US 12,468,779 B1
Training action-selection neural networks from demonstrations using multiple losses
Todd Andrew Hester, Seattle, WA (US)
Assigned to GDM Holding LLC, Mountain View, CA (US)
Filed by DeepMind Technologies Limited, London (GB)
Filed on May 6, 2024, as Appl. No. 18/656,462.
Application 18/656,462 is a continuation of application No. 18/120,912, filed on Mar. 13, 2023, granted, now 12,008,077.
Application 18/120,912 is a continuation of application No. 16/174,148, filed on Oct. 29, 2018, granted, now 11,604,941, issued on Mar. 14, 2023.
Claims priority of provisional application 62/578,367, filed on Oct. 27, 2017.
This patent is subject to a terminal disclaimer.
Int. Cl. G06F 18/214 (2023.01); G06F 17/11 (2006.01); G06N 3/045 (2023.01); G06N 3/08 (2023.01)
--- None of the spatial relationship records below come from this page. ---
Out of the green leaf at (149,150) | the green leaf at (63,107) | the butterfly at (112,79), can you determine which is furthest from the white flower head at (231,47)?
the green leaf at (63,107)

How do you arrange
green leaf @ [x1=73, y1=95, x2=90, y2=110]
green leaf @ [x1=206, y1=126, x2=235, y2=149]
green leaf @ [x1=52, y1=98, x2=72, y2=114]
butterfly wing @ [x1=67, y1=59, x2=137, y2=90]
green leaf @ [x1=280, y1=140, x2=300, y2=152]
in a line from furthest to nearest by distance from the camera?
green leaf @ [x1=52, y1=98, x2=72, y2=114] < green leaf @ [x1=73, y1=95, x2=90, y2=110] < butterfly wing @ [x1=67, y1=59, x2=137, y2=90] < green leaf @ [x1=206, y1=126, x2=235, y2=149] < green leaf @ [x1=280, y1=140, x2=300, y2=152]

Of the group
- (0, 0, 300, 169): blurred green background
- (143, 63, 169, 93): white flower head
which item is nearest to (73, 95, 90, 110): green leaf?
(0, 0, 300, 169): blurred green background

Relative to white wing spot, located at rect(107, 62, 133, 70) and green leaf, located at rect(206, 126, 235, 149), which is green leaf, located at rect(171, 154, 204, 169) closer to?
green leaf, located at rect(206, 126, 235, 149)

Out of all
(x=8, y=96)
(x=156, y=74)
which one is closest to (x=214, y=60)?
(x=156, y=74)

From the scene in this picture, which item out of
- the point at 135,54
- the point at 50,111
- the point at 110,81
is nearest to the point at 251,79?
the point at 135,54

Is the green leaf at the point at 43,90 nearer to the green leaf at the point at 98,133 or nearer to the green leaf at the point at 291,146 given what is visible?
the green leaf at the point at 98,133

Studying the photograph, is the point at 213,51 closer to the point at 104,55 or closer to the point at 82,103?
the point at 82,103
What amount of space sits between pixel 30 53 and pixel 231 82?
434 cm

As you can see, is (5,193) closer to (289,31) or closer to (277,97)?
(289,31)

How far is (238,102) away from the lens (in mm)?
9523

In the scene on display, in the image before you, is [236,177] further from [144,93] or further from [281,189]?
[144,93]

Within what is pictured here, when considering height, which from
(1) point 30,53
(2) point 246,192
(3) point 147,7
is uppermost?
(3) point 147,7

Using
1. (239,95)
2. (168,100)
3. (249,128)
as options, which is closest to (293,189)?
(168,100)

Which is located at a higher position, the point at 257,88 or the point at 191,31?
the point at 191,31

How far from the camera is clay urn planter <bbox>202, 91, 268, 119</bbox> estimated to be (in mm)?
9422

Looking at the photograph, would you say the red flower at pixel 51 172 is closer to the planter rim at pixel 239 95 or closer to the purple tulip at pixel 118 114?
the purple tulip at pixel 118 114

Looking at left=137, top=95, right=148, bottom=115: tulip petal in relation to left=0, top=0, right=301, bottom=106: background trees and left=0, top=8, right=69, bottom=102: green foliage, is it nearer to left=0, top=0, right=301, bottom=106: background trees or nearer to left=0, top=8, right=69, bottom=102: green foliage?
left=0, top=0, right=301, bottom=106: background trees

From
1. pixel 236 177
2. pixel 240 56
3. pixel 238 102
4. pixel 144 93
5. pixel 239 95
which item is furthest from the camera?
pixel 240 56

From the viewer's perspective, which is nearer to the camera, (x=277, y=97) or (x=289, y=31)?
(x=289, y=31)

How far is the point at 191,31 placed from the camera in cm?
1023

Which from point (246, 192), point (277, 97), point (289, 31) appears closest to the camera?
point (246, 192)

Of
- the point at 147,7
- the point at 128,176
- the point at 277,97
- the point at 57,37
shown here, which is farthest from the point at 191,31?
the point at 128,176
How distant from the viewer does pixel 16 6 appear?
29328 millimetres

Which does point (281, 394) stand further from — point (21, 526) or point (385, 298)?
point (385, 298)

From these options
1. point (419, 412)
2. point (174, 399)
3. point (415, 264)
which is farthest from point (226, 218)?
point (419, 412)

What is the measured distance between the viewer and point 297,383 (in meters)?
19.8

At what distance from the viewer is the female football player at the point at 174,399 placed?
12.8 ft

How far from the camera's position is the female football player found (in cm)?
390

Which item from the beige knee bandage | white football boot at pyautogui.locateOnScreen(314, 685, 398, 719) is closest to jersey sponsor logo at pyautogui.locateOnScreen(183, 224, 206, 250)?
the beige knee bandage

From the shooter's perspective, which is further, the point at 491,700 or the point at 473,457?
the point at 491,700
CPC G06F 18/2148 (2023.01) [G06F 17/11 (2013.01); G06N 3/045 (2023.01); G06N 3/08 (2013.01)] 20 Claims
OG exemplary drawing
 
1. A method of training a neural network system, the method comprising:
training an action selection neural network to perform a task,
wherein the action selection neural network is configured to receive inputs comprising observations of an environment and to process the inputs to generate action selection outputs indicating actions to perform the task, and
during training of the action selection neural network:
training an auxiliary prediction task neural network, wherein the auxiliary prediction task neural network is configured to receive an intermediate output from the action selection neural network and to generate a prediction output which indicates a predicted characteristic of the task,
wherein training the auxiliary prediction task neural network comprises training the auxiliary prediction task neural network and the action selection neural network using demonstration data for the task by backpropagating gradients determined from an auxiliary learning loss function through the auxiliary prediction task neural network and into the action selection neural network to bring the predicted characteristic closer to a corresponding observed characteristic of the task from the demonstration data.